De ese modo se quedó quieto en medio de la calle, solo con esas mujeres y convertido, de repente, en secuestrador de una doncella extranjera y a la que ni siquiera conocía.
—¡Vamos milord, por Dios! —dijo la mujer más grande, agarrándolo por el codo—. Hay que salir de aquí, por favor.
Las subieron a un carretón lleno de mercancía y partieron a toda velocidad al muelle de Westminster donde cogieron una barcaza rumbo a su navío. Ellas obedecían sin rechistar y Brian no se atrevía ni a mirarlas a la cara, aunque en realidad no había nada que ver porque Isabel Hermoso de Mendoza se ocultaba bajo un velo tupido que no traslucía ninguno de sus rasgos. Cuarenta minutos después, estaban poniendo pie en Greenwich, la hermosa villa enclavada en la orilla sur del Támesis y sede el palacio de Placentia, el favorito de la reina Isabel I de Inglaterra.
—Dios le premiará por esto, milord —susurró la dama alta con un acento pésimo, acercándose a él. Brian la miró sin decir nada—. Hemos sido víctimas de una gran injusticia que usted está ayudando a subsanar. El señor Fitzgerald nos explicó quién era usted y le aseguro que pagaremos generosamente su ayuda, milord.

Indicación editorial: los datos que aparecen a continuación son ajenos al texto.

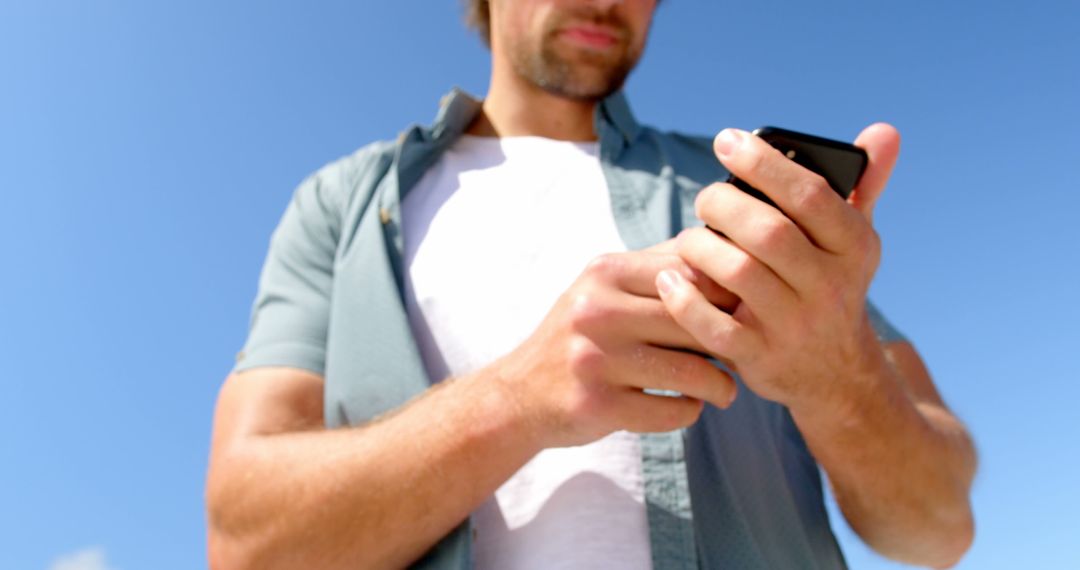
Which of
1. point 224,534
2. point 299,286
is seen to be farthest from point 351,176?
point 224,534

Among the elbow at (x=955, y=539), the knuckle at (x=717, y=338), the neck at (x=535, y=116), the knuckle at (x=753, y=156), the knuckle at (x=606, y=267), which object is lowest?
the elbow at (x=955, y=539)

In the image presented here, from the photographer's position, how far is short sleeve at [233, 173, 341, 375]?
1.89 meters

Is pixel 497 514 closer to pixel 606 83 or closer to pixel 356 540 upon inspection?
pixel 356 540

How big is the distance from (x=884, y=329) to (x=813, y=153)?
1.07 m

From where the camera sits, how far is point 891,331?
2150 millimetres

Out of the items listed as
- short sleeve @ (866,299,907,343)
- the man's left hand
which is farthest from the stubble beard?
the man's left hand

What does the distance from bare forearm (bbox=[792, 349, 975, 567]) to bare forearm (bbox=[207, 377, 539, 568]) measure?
59 cm

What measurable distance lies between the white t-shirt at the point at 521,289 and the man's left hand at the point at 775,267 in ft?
1.64

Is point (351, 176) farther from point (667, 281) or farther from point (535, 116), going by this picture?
point (667, 281)

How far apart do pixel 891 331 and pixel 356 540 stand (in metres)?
1.47

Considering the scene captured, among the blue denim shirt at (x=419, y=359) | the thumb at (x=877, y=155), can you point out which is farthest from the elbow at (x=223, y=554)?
the thumb at (x=877, y=155)

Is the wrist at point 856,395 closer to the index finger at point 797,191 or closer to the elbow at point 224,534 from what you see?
the index finger at point 797,191

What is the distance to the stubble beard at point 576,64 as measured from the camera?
2559 millimetres

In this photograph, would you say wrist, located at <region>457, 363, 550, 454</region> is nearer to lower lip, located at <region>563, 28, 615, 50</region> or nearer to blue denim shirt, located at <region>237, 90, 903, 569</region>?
blue denim shirt, located at <region>237, 90, 903, 569</region>
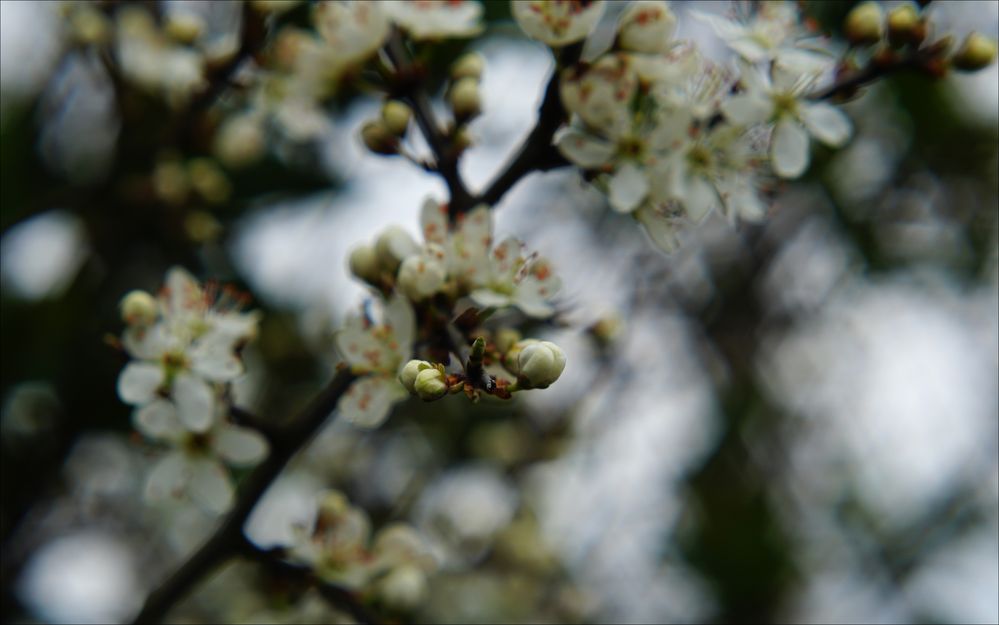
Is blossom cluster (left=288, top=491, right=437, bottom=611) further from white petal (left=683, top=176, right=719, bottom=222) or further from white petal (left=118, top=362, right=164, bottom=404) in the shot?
white petal (left=683, top=176, right=719, bottom=222)

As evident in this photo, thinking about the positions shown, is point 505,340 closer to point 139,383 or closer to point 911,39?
point 139,383

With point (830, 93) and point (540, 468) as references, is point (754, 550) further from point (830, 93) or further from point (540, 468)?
point (830, 93)

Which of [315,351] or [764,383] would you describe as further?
[764,383]

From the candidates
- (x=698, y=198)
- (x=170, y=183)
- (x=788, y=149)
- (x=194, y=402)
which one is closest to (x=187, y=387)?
(x=194, y=402)

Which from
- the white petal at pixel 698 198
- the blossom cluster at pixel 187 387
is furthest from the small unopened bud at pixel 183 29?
the white petal at pixel 698 198

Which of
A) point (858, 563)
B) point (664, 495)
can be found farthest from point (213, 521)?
point (858, 563)

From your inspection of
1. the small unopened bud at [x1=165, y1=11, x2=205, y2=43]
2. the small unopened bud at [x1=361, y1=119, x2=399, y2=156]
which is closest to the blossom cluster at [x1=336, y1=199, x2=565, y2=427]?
the small unopened bud at [x1=361, y1=119, x2=399, y2=156]

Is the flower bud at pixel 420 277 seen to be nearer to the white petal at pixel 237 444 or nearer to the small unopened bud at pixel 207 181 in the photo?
the white petal at pixel 237 444
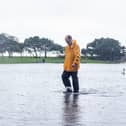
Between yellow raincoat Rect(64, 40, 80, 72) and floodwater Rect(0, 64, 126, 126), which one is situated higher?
yellow raincoat Rect(64, 40, 80, 72)

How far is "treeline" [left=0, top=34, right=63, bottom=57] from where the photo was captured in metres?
154

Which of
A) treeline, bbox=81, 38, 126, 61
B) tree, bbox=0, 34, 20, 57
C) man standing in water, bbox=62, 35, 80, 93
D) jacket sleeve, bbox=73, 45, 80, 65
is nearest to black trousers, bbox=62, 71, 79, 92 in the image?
man standing in water, bbox=62, 35, 80, 93

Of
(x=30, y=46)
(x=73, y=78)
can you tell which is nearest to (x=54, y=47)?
(x=30, y=46)

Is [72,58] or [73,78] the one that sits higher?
[72,58]

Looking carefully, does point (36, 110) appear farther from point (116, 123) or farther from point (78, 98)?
point (78, 98)

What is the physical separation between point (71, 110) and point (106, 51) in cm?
13341

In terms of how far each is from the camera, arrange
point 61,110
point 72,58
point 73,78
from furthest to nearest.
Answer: point 73,78
point 72,58
point 61,110

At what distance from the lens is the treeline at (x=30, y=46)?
154 m

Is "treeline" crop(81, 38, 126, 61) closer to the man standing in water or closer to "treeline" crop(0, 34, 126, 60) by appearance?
"treeline" crop(0, 34, 126, 60)

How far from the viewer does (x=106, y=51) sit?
145875 mm

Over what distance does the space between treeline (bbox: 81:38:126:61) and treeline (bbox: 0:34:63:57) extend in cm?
728

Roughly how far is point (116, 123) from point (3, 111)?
106 inches

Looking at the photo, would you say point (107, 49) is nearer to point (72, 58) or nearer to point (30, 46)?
point (30, 46)

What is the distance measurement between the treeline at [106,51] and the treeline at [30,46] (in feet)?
23.9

—Umm —fue su lacónica respuesta.
—Mi señora y yo le queríamos presentar nuestros respetos.
—No hace falta.
—Me llamo Inés Fernández, soy la dueña, la dama de compañía de la señorita Hermoso de Mendoza, y me pongo a su entera disposición, lord Dumboyne.
—Bien, ahora métase ahí con su señora y no estorbe, por favor —le indicó un rincón de popa con la cabeza y se volvió para seguir con su tarea. Inés Fernández retrocedió y agarró a Isabel por el brazo.
—Es un poco tosco y no debemos importunarlo —le dijo pegada a su oído.
—Bendito sea —susurró Isabel, siguiendo con los ojos la imponente figura de aquel desconocido que había aceptado ayudarlas. En dos meses que llevaba en Londres era la primera vez que alguien hacía algo por ella y se sintió emocionada. Subió la vista y vio como aquel altísimo individuo se sacaba la camisa y se ponía a trabajar hombro con hombro con sus marineros. Tragó saliva y apretó su rosario. Brian Dumboyne, su salvador, era un hombre hermoso, con un torso rotundo, los brazos fuertes, el pelo color miel y unos enormes ojos azul claro que miraban casi todo el tiempo ceñudos, pero que transmitían una seguridad y una dulzura difícilmente calificables. Carraspeó inquieta y bajó la vista para concentrarse en las cuentas del rosario.
—¿Será católico? —interrogó Inés, siguiendo con los ojos a tan apuesto y gallardo caballero.
—Seguramente, la mayoría de los irlandeses lo son y Albert dijo que él era irlandés —sentenció Isabel agarrándola de la mano—. Vamos, querida, no debemos molestar.
Unas horas después levaban anclas, partiendo en medio del griterío general. Los hombres corrían cargando bultos, moviendo gruesas cuerdas, deslizando cajas por la cubierta a la par que el patrón, lord Dumboyne, se concentraba en el trabajo ignorándolas descaradamente. Isabel Hermoso de Mendoza dio gracias al cielo cuando aquel navío gigantesco empezó a deslizarse camino de mar abierto y cerró los ojos pensando en su pobre madre, durante años presa bajo el yugo de Ovidio Rivera, el confesor que había tenido la mala idea de poner sus ojos sobre ellas el mismo día de la muerte de su padre hacía ya cinco años.